Skinner and Dunkel then apply their model to already published data on energy consumption in experimental systems ranging from gene regulatory networks to cows, where microscopic steady states are clearly out of reach. They demonstrate that a meaningful insight into the energy consumption can be obtained without an understanding of the underlying determinants of the states of these systems. Finally, they also consider data from “precise timers” that exhibit small variances in their ticks, such as heart beats. In this case, it is not possible to numerically estimate the entropy production rate, so Skinner and Dunkel derive an analytical expression that relates the variance in beating time to the entropy production rate in the limit of infinite precision. The duo shows that the entropic cost of maintaining a heart’s beating time decreases roughly linearly with increasing variance in the normalized waiting time distribution of the beats: Or put another way, the data imply that it is less costly to maintain the heartbeat of a young person than it is to maintain that of an old one.
These examples were chosen to emphasize the ease of use of their approach to analyze experimental data and to highlight the theory’s applicability, accuracy, and its lack of assumptions on the system’s underlying microscopic states. The chosen examples also demonstrate the versatility of the model: In many systems, only the coarse-grained states can be fully characterized—the cow is either standing or lying down. The model nonetheless provides a reasonable estimate for an entropy production rate as a function of the cow’s living conditions.

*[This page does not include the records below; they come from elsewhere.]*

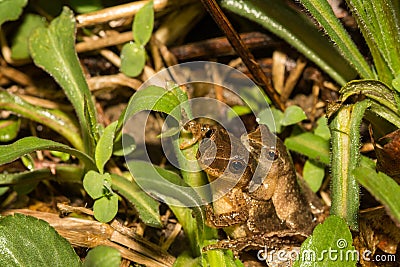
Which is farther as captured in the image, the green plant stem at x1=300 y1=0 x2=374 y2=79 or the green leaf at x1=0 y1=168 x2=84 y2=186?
the green leaf at x1=0 y1=168 x2=84 y2=186

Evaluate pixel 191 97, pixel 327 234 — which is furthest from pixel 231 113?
pixel 327 234

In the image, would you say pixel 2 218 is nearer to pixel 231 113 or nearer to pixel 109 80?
pixel 109 80

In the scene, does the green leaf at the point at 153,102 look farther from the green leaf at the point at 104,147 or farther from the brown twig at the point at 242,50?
the brown twig at the point at 242,50

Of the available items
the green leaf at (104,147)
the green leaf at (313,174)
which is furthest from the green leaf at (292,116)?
the green leaf at (104,147)

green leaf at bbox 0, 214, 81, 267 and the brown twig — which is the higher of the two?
the brown twig

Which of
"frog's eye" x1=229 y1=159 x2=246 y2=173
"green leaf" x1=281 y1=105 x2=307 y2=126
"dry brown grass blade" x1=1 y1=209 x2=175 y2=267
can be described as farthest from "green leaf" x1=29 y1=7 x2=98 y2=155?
"green leaf" x1=281 y1=105 x2=307 y2=126

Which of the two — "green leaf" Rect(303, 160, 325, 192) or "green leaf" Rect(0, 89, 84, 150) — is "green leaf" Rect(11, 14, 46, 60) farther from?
"green leaf" Rect(303, 160, 325, 192)
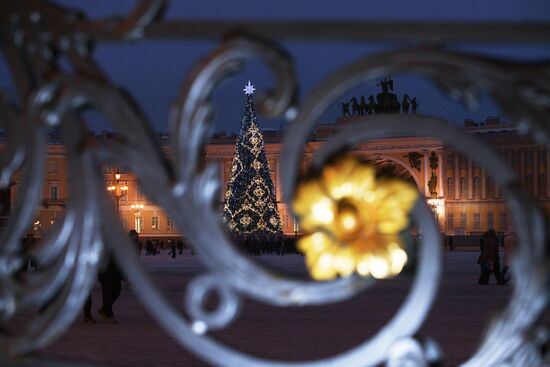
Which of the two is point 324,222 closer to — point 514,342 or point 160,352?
point 514,342

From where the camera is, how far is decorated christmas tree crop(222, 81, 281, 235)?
204 feet

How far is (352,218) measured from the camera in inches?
56.6

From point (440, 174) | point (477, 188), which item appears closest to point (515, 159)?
point (477, 188)

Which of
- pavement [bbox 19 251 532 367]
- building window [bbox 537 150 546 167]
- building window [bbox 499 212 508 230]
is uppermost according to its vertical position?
building window [bbox 537 150 546 167]

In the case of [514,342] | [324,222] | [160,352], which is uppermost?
[324,222]

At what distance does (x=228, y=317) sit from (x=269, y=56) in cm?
34

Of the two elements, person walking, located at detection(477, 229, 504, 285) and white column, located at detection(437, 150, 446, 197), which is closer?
person walking, located at detection(477, 229, 504, 285)

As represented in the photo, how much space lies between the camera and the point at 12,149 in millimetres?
1703

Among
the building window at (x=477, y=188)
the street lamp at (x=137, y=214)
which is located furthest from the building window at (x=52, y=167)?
the building window at (x=477, y=188)

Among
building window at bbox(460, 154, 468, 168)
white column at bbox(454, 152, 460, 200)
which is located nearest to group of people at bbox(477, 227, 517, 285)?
building window at bbox(460, 154, 468, 168)

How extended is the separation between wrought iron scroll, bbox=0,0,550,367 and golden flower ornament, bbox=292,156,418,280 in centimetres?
2

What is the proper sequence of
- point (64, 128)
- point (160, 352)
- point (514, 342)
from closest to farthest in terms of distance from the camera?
point (514, 342)
point (64, 128)
point (160, 352)

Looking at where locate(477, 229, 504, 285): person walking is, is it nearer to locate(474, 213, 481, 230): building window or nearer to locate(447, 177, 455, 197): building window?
locate(474, 213, 481, 230): building window

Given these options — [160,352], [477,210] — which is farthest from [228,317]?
[477,210]
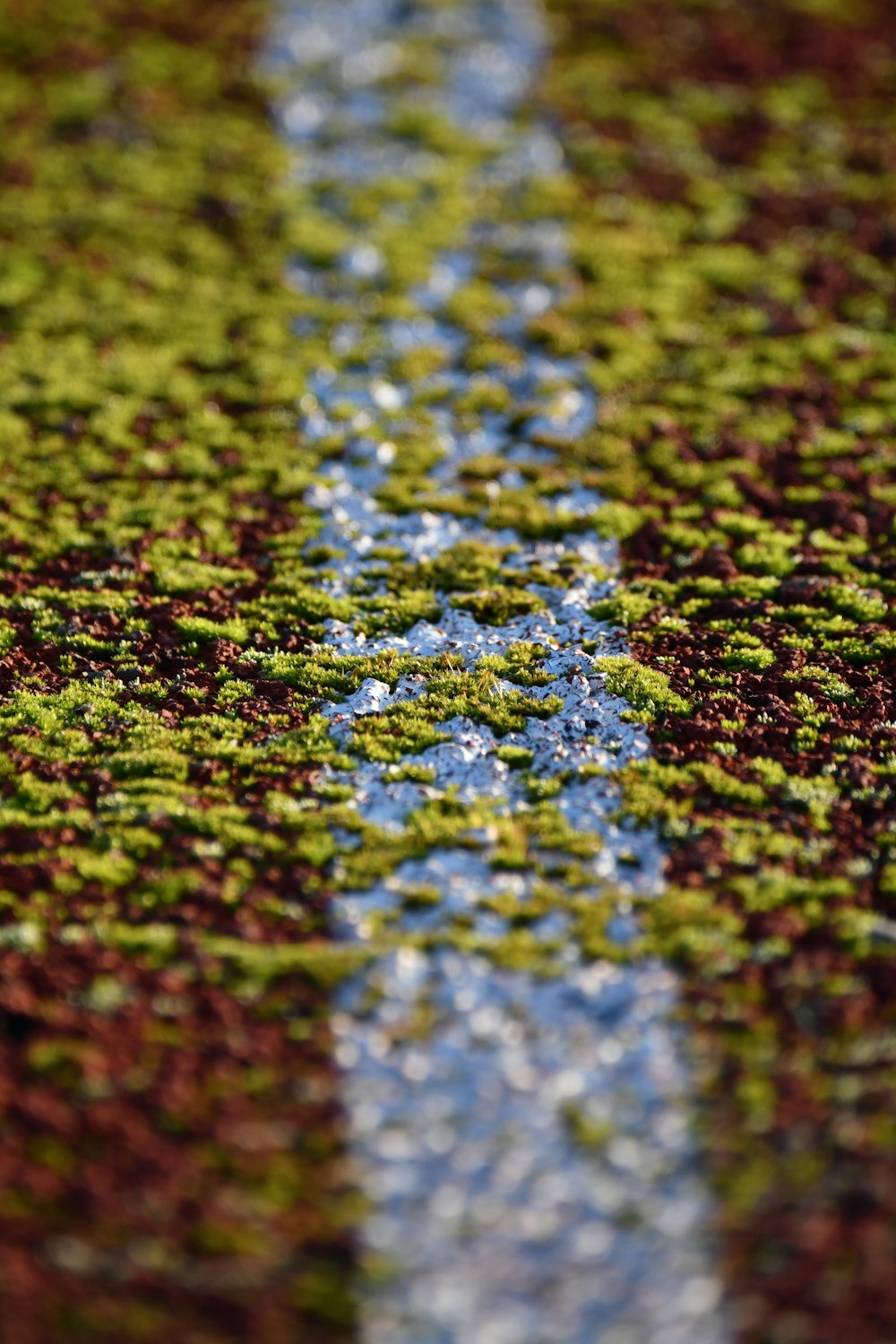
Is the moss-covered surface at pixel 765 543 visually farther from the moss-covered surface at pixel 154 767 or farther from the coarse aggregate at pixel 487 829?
the moss-covered surface at pixel 154 767

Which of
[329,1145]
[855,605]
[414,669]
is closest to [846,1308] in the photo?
[329,1145]

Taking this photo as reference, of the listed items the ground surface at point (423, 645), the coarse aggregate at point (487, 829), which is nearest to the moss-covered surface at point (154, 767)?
the ground surface at point (423, 645)

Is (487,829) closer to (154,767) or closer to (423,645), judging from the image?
(423,645)

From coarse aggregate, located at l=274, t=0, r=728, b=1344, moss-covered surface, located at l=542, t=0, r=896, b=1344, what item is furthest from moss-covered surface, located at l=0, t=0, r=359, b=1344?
moss-covered surface, located at l=542, t=0, r=896, b=1344

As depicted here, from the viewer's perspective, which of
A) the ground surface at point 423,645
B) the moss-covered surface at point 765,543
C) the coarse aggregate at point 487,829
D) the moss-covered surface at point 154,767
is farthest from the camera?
the moss-covered surface at point 765,543

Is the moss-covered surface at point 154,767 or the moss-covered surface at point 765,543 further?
the moss-covered surface at point 765,543

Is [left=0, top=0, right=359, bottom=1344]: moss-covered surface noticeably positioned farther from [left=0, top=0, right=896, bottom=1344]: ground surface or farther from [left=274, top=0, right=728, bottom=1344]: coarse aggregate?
[left=274, top=0, right=728, bottom=1344]: coarse aggregate
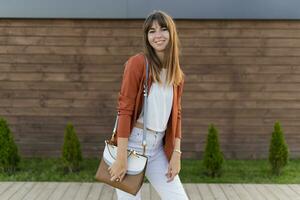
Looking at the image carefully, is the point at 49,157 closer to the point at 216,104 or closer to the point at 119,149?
the point at 216,104

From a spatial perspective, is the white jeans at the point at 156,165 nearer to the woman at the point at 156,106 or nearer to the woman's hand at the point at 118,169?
the woman at the point at 156,106

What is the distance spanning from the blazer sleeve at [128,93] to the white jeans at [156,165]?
125 millimetres

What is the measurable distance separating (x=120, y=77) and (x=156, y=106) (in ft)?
12.6

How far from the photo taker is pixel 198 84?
6.25 m

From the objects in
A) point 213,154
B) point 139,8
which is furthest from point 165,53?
point 139,8

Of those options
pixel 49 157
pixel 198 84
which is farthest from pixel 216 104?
pixel 49 157

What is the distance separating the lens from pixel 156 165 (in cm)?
261

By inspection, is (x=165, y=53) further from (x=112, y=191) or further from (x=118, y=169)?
(x=112, y=191)

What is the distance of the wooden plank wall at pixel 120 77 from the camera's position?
6.18 m

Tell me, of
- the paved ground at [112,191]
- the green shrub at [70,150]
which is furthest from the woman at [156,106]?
the green shrub at [70,150]

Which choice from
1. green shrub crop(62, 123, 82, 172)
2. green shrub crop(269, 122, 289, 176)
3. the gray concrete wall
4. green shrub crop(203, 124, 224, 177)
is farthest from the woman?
the gray concrete wall

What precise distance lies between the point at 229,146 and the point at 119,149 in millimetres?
4185

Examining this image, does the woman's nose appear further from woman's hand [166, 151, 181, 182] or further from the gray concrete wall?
the gray concrete wall

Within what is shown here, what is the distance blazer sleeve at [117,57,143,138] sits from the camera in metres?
2.39
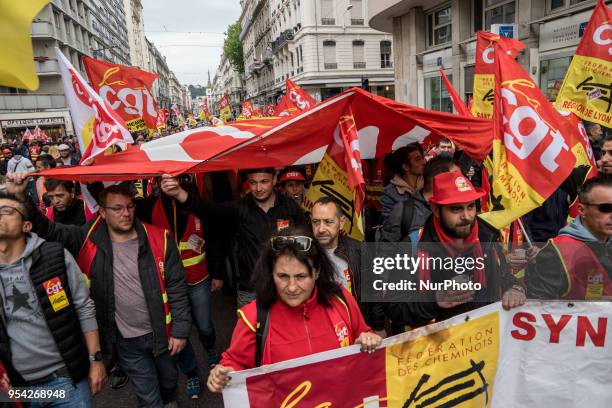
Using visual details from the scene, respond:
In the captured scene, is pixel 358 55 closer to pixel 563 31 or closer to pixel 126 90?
pixel 563 31

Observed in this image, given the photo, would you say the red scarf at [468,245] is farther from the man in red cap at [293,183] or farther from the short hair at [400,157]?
the man in red cap at [293,183]

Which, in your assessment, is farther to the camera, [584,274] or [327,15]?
[327,15]

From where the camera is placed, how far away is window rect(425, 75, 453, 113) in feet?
57.0

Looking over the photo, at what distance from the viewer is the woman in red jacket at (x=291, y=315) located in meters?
2.03

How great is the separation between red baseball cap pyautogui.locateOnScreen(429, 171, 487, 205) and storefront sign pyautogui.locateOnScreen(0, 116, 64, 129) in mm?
36999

Thanks to the model, which performs reasonably even with limited data, it is now truly a simple exercise to obtain an estimate of the entropy production rate of a mesoscopic system. It is also now possible to consider entropy production rate as a parameter of the evolutionary design of a living organism, which is an exciting possibility. A natural next step is to extend the theory to address the time evolution of a system’s steady state as it ages. Tools like the one developed here by Skinner and Dunkel set the foundation for understanding what limits the sensing and adaptation of a living system, a perspective that will likely have far-reaching consequences.
References
- U. Seifert, “Stochastic thermodynamics, fluctuation theorems and molecular machines,” Rep. Prog. Phys. 75, 126001 (2012).
- D. J. Skinner and J. Dunkel, “Estimating entropy production from waiting time distributions,” Phys. Rev. Lett. 127, 198101 (2021).
- P. Nazé and M. V. S. Bonança, “Compatibility of linear-response theory with the second law of thermodynamics and the emergence of negative entropy production rates,” J. Stat. Mech. 2020, 013206 (2020).
- D. J. Skinner and J. Dunkel, “Improved bounds on entropy production in living systems,” Proc. Natl. Acad. Sci. 118, e2024300118 (2021).
- S. E. Harvey et al., “Universal energy accuracy tradeoffs in nonequilibrium cellular sensing,” arXiv:2002.10567.
- H. C. Berg and E. M. Purcell, “Physics of chemoreception,” Biophys. J. 20, 193 (1977).